#### Selected extract:
Miranda Martino (born 29 October 1933) is an Italian singer and actress.

Life and career 
Born in Moggio Udinese from Neapolitan parents, Martino started her career as singer in 1956.  In 1957, she debuted at the Festival di Napoli and in 1959 she made her first appearance at the Sanremo Music Festival, with the song "La vita mi ha dato solo te". In the same year she obtained her first commercial success with the song "Stasera tornerò", which ranked 11 in the Italian Hit Parade. Then she entered the two following editions of the Festival di Sanremo and in 1961 three of her songs entered the Top Ten ("Erano nuvole", "Frenesia" and "Serenatella c'o sì e c'o no"). In 1963 she obtained a critical and commercial success with the album Napoli, in which she covered twelve canzoni napoletane re-arranged by Ennio Morricone. In 1965, she made her theatrical debut and from then she focused her career on stage acting and, less prolifically, on films.

Discography 
Albums
 
     1958: Magic Moments At La Capannina di Franceschi  
     1959: 20 canzoni di Sanremo '59 (with Nilla Pizzi and Teddy Reno) 
     1959: Miranda Martino 
     1959: Napoli '59. Le 20 canzoni del festival (with Nilla Pizzi, Elio Mauro, Stella Dizzy and Teddy Reno)

#### Supplied records:

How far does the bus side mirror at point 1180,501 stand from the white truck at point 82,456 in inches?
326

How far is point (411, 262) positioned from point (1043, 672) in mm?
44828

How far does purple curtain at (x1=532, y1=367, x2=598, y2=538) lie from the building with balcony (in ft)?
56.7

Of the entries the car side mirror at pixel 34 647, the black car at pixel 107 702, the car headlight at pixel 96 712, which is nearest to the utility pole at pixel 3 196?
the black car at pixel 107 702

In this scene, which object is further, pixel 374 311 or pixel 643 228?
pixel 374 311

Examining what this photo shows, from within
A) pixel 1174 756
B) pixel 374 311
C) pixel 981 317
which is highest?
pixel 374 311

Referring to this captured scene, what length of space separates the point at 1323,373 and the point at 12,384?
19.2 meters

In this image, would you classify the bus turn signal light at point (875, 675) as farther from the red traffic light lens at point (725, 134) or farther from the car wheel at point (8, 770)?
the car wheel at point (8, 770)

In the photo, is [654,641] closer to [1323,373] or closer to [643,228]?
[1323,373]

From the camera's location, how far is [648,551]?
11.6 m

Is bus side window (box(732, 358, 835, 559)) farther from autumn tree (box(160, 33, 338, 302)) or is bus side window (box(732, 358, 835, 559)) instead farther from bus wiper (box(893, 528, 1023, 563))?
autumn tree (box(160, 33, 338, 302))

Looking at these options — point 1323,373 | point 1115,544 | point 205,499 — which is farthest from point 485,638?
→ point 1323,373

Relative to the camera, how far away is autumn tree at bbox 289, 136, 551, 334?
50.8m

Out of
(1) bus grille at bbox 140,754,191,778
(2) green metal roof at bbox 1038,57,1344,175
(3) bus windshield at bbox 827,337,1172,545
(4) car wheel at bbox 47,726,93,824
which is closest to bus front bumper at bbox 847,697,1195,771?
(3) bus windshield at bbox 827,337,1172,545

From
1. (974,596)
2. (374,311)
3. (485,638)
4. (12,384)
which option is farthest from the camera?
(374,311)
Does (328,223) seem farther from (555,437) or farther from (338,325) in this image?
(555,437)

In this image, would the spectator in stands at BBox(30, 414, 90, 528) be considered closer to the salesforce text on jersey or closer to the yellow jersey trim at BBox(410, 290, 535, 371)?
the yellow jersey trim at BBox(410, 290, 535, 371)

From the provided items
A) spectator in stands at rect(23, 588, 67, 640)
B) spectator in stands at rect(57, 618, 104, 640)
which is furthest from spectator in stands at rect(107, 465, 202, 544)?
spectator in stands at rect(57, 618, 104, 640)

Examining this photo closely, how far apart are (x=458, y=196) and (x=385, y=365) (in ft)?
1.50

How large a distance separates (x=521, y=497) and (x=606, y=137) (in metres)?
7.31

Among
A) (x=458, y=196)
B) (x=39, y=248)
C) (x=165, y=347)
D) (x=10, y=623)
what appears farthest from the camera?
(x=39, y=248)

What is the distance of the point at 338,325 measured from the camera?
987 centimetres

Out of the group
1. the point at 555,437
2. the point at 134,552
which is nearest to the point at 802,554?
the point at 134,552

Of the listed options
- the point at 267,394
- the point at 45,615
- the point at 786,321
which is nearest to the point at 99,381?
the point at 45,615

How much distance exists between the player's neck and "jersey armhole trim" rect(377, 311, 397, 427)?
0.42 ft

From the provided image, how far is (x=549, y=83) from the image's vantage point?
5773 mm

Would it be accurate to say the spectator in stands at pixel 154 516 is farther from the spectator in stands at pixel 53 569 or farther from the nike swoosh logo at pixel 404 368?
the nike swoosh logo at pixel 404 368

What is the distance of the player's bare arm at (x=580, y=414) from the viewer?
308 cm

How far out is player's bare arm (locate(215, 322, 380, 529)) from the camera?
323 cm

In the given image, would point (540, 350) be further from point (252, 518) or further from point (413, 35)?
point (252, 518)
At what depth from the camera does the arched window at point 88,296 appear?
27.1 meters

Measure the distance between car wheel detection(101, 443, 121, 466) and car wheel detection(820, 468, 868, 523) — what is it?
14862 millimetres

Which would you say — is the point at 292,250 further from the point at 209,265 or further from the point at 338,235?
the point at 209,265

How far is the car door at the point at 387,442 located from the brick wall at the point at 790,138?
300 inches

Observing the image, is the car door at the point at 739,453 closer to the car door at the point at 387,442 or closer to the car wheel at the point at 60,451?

#### What is needed:
Continue the article on the Italian singer Miranda Martino from its last line.

#### Reply:
     1959: Il mio vero amore (EP)  
     1962: Miranda Martino 
     1963: Napoli 
     1964: Le canzoni di sempre  
     1966: Napoli volume II°  
     1967: Operetta primo amore 
     1970: Donna...Amore...Dolore  
     1971: Passione...   
     1977: Ottimo Stato    
     1977: La Valzerite  
     2000: Napoli mia bella Napoli

Filmography 
 La duchessa di Santa Lucia  (Roberto Bianchi Montero, 1959)
 Avventura al motel  (Renato Polselli, 1963)
 Canzoni in... bikini (Giuseppe Vari, 1963)
 Sedotti e bidonati (Giorgio Bianchi, 1964)
 Last Plane to Baalbek (Marcello Giannini & Hugo Fregonese, 1965)
 Addio mamma (Irving Jacobs, 1967)
 Paolo Barca, Schoolteacher and Weekend Nudist  (Flavio Mogherini, 1975)
 Gegè Bellavita (Pasquale Festa Campanile, 1979)
 A Strange Passion (Jean-Pierre Dougnac, 1984)
 Red American (Alessandro D'Alatri, 1991)
 Dio c'è  (Alfredo Arciero, 1998)
 Teste di cocco (Ugo Fabrizio Giordani, 1999)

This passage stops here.